** begin Records **

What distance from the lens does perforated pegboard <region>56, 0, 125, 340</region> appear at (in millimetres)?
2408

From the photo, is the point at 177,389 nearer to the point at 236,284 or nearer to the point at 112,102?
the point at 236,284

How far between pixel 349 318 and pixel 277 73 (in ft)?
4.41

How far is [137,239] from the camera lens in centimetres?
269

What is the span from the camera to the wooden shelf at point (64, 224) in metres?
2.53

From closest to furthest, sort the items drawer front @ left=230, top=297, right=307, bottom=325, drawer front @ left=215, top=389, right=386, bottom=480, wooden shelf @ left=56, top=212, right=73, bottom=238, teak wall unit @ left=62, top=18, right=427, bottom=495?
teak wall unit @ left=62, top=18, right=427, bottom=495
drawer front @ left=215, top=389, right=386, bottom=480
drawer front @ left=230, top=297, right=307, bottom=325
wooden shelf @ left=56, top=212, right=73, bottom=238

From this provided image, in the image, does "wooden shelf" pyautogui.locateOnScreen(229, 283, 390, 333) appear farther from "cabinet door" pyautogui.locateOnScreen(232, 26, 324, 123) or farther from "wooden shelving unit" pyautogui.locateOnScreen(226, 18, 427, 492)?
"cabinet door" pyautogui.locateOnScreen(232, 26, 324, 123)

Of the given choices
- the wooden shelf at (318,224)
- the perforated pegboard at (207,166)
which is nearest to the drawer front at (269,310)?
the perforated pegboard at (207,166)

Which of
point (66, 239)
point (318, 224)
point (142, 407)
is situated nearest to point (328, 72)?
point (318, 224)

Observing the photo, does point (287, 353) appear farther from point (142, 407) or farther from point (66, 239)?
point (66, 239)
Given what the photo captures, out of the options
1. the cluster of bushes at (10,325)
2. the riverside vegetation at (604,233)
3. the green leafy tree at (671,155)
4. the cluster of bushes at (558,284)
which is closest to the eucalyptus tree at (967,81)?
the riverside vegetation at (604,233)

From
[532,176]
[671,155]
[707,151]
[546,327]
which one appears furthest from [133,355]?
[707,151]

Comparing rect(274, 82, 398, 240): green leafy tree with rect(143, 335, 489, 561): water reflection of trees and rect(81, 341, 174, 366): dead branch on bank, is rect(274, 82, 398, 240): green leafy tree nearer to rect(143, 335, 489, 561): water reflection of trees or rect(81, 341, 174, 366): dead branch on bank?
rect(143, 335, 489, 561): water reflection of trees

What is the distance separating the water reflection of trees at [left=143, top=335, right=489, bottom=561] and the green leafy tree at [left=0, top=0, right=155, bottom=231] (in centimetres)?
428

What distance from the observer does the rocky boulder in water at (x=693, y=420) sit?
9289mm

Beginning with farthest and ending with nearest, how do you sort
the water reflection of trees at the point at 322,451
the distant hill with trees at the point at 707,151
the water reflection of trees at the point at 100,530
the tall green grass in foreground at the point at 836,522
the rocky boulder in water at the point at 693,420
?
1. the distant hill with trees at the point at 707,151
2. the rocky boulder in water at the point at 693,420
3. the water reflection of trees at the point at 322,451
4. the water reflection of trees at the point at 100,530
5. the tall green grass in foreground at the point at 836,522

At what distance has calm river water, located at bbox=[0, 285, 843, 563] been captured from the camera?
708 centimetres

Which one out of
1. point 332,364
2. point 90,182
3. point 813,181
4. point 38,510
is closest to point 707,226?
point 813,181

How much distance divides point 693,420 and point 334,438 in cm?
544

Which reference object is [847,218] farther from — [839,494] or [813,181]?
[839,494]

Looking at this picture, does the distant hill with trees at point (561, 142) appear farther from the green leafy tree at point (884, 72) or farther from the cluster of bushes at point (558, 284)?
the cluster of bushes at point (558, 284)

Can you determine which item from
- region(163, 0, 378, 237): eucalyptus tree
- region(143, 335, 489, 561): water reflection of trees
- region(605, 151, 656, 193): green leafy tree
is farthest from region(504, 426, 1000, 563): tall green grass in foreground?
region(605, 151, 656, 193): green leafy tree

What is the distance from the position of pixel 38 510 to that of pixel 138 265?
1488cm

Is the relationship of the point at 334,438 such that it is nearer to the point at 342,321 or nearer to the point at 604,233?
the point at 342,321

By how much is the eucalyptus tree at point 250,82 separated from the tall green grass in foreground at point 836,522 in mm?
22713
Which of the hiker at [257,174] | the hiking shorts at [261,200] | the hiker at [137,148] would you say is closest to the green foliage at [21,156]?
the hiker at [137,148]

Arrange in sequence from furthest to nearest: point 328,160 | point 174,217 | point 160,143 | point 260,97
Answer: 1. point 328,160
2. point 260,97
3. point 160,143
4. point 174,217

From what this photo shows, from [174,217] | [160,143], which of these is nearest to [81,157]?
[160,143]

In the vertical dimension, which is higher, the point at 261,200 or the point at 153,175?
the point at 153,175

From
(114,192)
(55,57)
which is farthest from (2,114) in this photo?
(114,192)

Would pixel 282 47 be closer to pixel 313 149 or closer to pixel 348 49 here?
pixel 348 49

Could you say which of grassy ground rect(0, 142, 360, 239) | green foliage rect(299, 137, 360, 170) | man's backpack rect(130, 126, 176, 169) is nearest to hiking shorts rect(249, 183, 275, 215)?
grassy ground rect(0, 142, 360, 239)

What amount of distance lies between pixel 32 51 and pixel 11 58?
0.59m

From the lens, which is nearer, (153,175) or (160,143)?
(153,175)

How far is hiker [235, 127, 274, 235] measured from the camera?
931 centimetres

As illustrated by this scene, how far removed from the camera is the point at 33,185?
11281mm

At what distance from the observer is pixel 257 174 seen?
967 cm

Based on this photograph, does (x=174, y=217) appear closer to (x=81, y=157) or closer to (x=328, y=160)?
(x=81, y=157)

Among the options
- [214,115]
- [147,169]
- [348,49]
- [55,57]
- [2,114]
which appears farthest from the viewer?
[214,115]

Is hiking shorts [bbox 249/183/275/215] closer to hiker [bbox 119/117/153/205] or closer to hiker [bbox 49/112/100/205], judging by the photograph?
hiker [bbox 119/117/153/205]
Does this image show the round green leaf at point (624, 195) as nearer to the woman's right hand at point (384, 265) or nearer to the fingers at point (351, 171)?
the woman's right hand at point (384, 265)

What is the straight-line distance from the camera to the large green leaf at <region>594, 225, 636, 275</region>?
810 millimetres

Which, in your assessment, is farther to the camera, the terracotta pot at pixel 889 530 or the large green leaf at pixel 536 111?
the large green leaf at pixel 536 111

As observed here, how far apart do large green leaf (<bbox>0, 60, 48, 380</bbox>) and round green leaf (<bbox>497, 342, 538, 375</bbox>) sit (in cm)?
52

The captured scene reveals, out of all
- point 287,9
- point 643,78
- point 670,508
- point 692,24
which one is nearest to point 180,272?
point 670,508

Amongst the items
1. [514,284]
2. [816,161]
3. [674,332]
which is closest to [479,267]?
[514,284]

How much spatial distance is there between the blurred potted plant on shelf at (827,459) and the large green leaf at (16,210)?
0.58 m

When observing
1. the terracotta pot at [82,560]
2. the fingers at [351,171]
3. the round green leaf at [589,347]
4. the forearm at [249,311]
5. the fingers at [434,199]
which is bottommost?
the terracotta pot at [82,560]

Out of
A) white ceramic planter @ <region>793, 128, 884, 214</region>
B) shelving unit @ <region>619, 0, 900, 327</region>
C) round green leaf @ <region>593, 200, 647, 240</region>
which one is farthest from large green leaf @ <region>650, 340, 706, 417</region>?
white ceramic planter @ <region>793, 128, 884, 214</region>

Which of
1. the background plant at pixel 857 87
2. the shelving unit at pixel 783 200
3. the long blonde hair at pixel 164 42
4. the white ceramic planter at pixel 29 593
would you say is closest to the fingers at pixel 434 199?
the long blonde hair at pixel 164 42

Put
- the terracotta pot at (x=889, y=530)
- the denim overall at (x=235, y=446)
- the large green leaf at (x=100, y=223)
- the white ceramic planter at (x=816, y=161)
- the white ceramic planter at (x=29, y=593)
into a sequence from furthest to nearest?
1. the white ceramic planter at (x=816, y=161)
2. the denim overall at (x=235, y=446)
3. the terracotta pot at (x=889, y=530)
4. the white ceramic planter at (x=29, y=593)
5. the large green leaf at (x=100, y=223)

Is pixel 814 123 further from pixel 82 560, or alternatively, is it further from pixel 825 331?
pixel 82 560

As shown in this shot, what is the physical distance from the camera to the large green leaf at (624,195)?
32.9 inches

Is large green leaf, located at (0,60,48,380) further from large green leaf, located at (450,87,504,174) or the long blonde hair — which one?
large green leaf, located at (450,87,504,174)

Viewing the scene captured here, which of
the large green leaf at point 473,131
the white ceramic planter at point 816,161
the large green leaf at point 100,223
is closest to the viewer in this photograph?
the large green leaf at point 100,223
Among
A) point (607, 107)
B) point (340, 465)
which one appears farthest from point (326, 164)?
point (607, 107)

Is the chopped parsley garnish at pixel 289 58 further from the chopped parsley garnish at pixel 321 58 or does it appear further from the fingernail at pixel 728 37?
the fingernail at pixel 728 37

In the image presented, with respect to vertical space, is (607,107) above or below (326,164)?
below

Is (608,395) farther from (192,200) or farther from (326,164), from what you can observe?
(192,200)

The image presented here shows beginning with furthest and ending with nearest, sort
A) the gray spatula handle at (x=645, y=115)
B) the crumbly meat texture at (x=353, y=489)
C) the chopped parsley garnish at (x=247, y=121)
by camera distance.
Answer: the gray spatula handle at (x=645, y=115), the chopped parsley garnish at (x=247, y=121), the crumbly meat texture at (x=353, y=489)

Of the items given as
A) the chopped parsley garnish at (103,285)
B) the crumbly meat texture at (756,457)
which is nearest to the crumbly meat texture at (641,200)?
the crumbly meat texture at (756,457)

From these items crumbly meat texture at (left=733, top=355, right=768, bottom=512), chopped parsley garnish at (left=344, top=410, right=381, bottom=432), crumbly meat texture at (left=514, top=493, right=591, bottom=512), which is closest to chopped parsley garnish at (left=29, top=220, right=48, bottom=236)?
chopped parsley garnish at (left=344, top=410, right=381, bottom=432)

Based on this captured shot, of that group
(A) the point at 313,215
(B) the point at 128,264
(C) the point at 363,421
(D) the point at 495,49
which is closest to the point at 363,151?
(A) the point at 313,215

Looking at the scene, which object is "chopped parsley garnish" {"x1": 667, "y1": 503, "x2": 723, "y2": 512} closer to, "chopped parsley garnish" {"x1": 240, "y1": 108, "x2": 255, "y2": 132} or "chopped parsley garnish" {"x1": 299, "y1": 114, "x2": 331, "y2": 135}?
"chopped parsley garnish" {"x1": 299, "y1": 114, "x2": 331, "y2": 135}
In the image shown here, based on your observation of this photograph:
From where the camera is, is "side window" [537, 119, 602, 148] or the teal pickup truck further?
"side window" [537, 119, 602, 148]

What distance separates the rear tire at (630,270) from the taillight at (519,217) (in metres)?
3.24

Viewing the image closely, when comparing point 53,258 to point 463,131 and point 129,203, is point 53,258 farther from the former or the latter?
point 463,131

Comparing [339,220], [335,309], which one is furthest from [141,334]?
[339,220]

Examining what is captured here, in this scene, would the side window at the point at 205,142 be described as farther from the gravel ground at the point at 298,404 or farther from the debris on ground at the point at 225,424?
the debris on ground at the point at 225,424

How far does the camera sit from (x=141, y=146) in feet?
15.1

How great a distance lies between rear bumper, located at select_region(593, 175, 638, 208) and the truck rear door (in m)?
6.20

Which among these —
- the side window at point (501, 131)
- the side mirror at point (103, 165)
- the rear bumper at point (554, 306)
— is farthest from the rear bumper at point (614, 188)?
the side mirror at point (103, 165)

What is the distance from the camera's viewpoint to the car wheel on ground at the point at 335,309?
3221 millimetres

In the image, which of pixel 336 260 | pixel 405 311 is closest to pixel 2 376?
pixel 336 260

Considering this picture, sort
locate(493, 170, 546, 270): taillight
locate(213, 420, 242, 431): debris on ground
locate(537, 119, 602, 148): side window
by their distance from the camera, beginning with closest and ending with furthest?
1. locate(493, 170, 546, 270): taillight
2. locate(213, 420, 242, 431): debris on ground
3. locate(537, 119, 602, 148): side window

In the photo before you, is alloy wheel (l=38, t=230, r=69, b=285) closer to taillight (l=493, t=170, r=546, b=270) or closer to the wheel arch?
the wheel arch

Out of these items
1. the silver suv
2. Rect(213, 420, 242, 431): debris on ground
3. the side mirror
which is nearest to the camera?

** end Records **

▶ The request:
Rewrite the part of the listing above that begins with the line containing "How far does" and ends with the line containing "3221 millimetres" as a numbered list, one line per item, with blank lines dropped.

▶ Complete answer:
1. How far does the camera sit from (x=141, y=146) in feet?
2. 15.1
3. How great a distance lies between rear bumper, located at select_region(593, 175, 638, 208) and the truck rear door (in m)?
4. 6.20
5. Which among these —
6. - the side window at point (501, 131)
7. - the side mirror at point (103, 165)
8. - the rear bumper at point (554, 306)
9. — is farthest from the rear bumper at point (614, 188)?
10. the side mirror at point (103, 165)
11. What is the distance from the camera's viewpoint to the car wheel on ground at the point at 335,309?
12. 3221 millimetres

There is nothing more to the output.